Please reproduce the entries below exactly from the line with "美國VORNADO沃拿多 渦流循環風扇 530B-TW" through their last line, leaving out any pictures.
──────── Supplied data
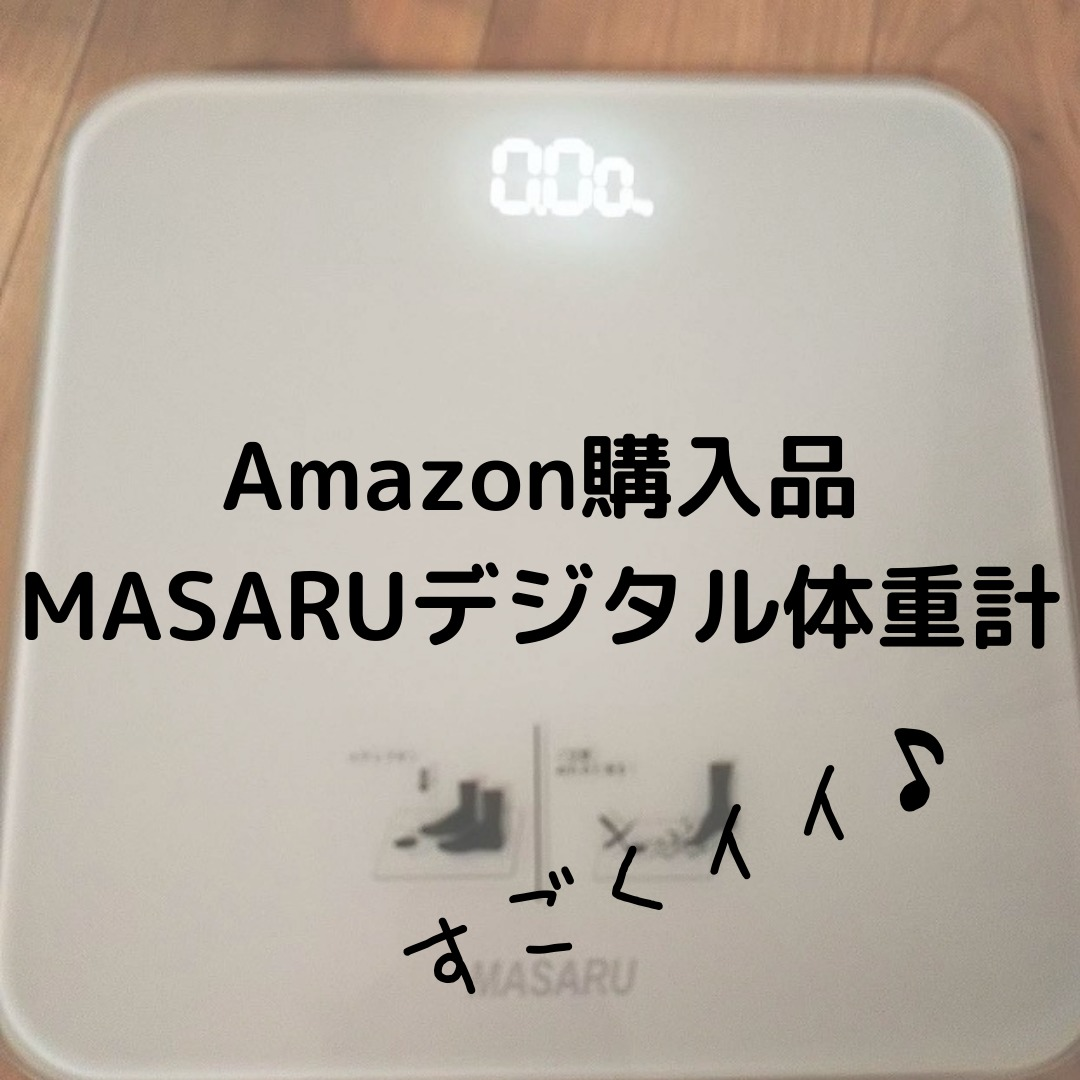 mazonで買ったMASARUデジタル体重計がすごいよかった!アナログにしなくて正解♪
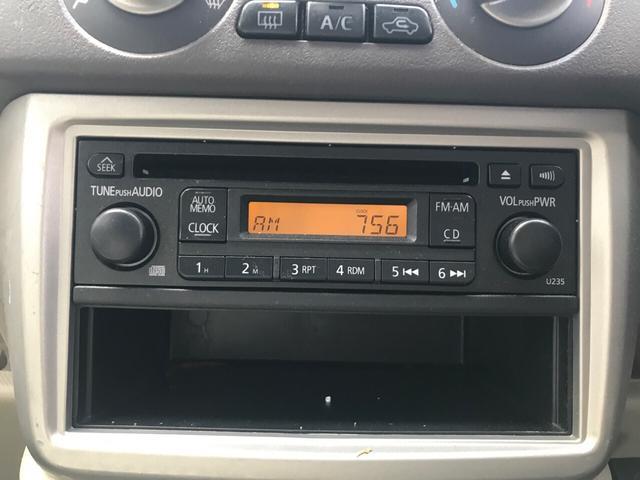 「三菱」「eKワゴン」「コンパクトカー」「静岡県」の中古車18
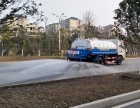 上海专业洒水车出售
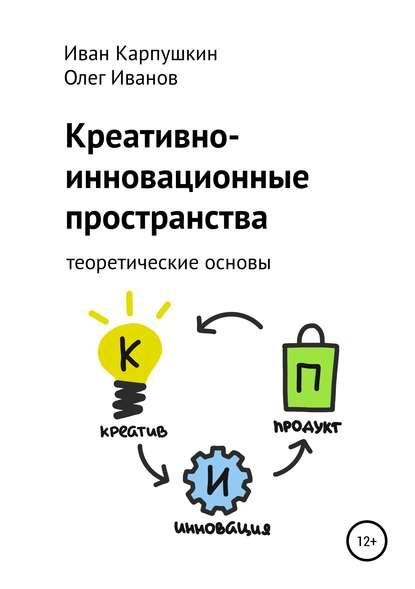 Обложка «Креативно-инновационные пространства: теоретические основы»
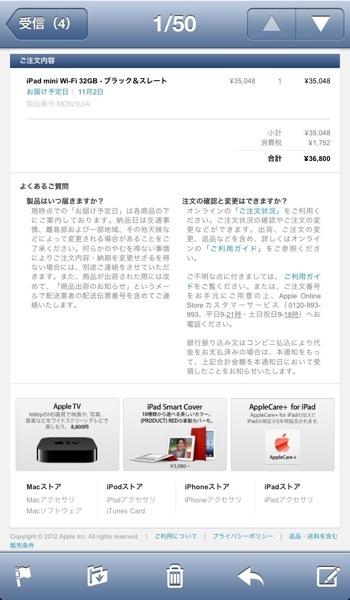 【Mac】スクリーンキャプチャ&レコーダ「Voila」が今だけお買い得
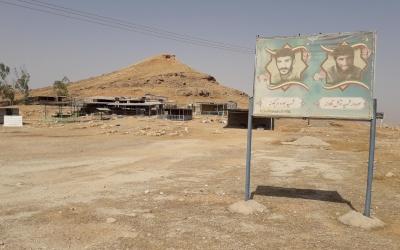 گلزار شهدای روستای قلعه رزه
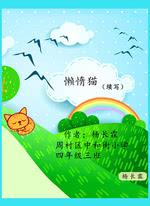 懒惰猫续写(杨长霖)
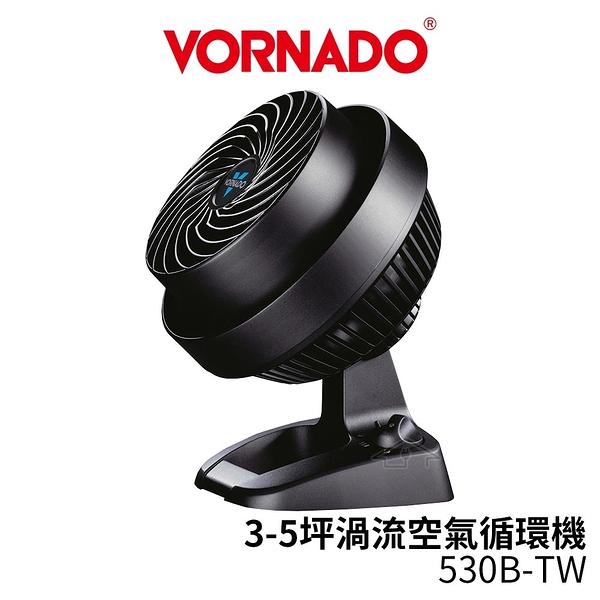 美國VORNADO沃拿多 渦流循環風扇 530B-TW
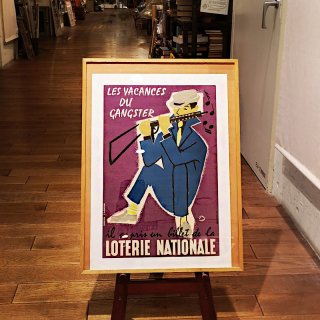 LOTERIE NATIONALE 「LES VACANCES DU GANGSTER」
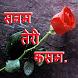 Hindi SMS - सनम तेरी कसम by Shubham Londhe
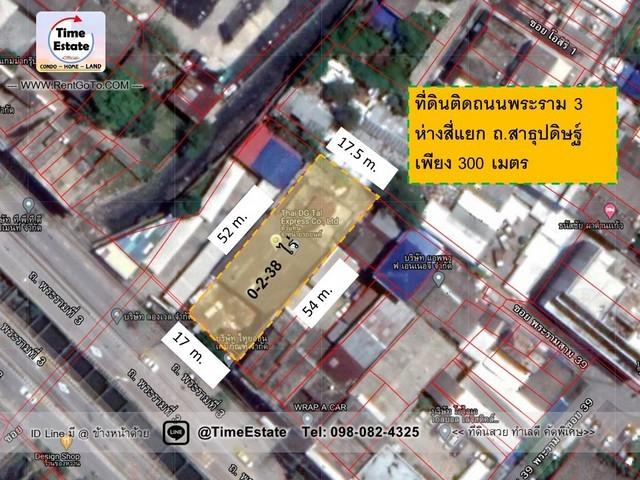 ขายที่ดินพระราม 3 สาธุประดิษฐ์ : ▶ขายราคาปรับลด◀ ที่ดินผังเมืองสีน้ำตาล ติดถนนเส้นหลักสี่แยกสาธุประดิษฐ์ ใกล้Homepro พระราม3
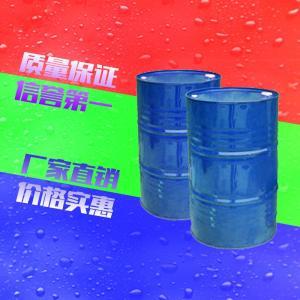 龙胆紫   日化专用 欢迎垂询产品图片
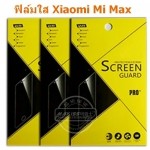 Xiaomi Mi Max ฟิล์มกันรอยขีดข่วน แบบใส MAKISS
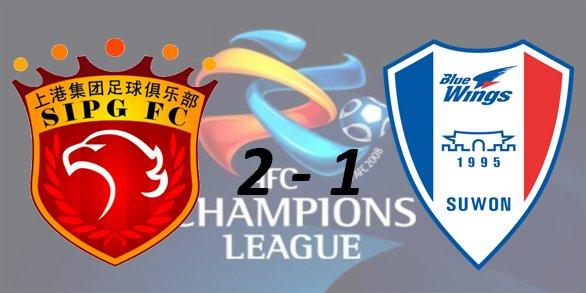 Лига чемпионов АФК 2016 551f2b73c9b4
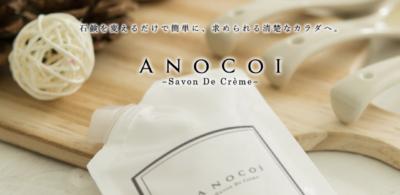 アノコイ(ANOCOI)の画像
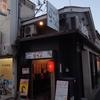 立ち飲み。西ノ京「豆たん」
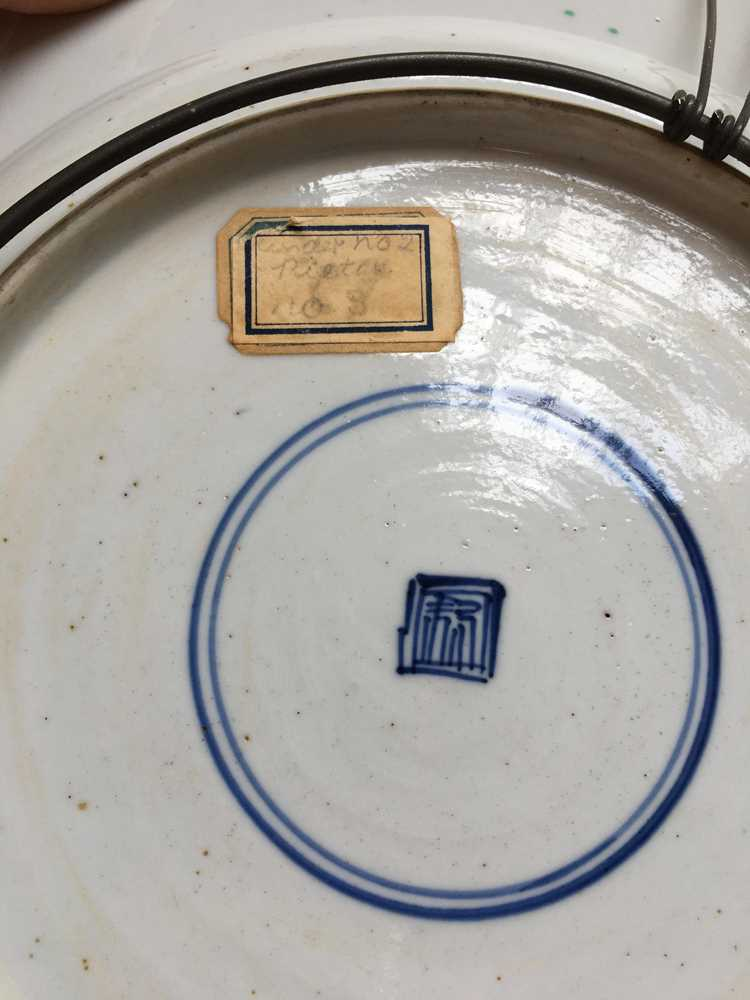 (A PRIVATE ENGLISH COLLECTION, LOT 117-125) FAMILLE ROSE EXPORT 'EUROPEAN SUBJECT' DISH QING DYNASTY - Image 17 of 25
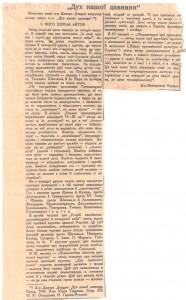 Стаття В. Бірчака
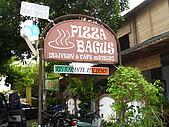 巴里島七日自由行:外帶現做pizza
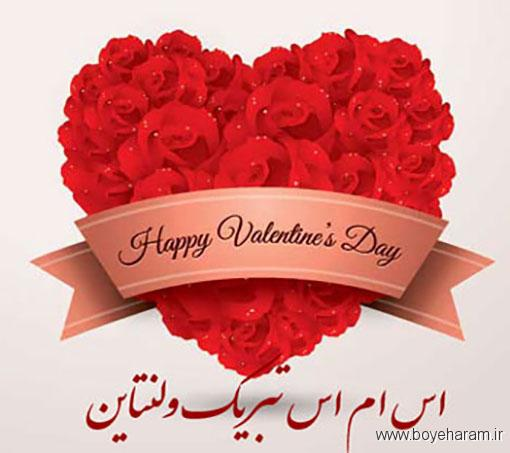تبریک روز ولنتاین,پیامک تبریک روز ولنتاین,اس ام اس روز ولنتاین,متن تبریک روز ولنتاین,جملات تبریک روز ولنتاین,نامه تبریک روز ولنتاین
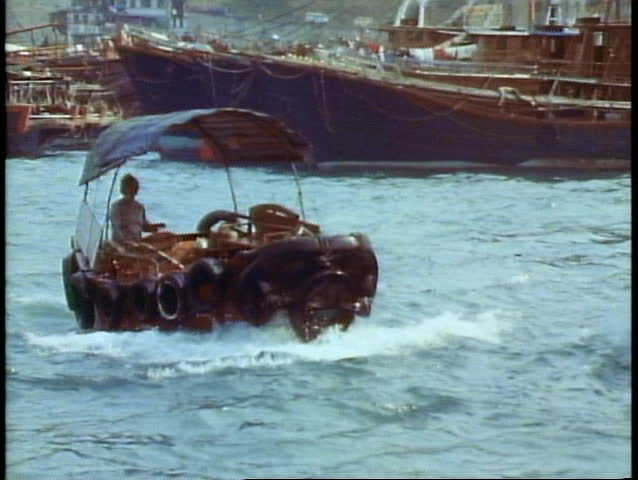 HONG KONG, CHINA, 1982, Aberdeen, the floating city, boat people, POV | Shutterstock HD Video #1014461723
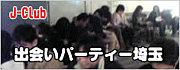 J-CLUB 大宮パーティー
────────────────
> _Response area_:
 美國VORNADO沃拿多 渦流循環風扇 530B-TW
 LOTERIE NATIONALE 「LES VACANCES DU GANGSTER」
 Hindi SMS - सनम तेरी कसम by Shubham Londhe
 ขายที่ดินพระราม 3 สาธุประดิษฐ์ : ▶ขายราคาปรับลด◀ ที่ดินผังเมืองสีน้ำตาล ติดถนนเส้นหลักสี่แยกสาธุประดิษฐ์ ใกล้Homepro พระราม3
 龙胆紫   日化专用 欢迎垂询产品图片
 Xiaomi Mi Max ฟิล์มกันรอยขีดข่วน แบบใส MAKISS
 Лига чемпионов АФК 2016 551f2b73c9b4
 アノコイ(ANOCOI)の画像
 立ち飲み。西ノ京「豆たん」
 (A PRIVATE ENGLISH COLLECTION, LOT 117-125) FAMILLE ROSE EXPORT 'EUROPEAN SUBJECT' DISH QING DYNASTY - Image 17 of 25
 Стаття В. Бірчака
 巴里島七日自由行:外帶現做pizza
تبریک روز ولنتاین,پیامک تبریک روز ولنتاین,اس ام اس روز ولنتاین,متن تبریک روز ولنتاین,جملات تبریک روز ولنتاین,نامه تبریک روز ولنتاین
 HONG KONG, CHINA, 1982, Aberdeen, the floating city, boat people, POV | Shutterstock HD Video #1014461723
 J-CLUB 大宮パーティー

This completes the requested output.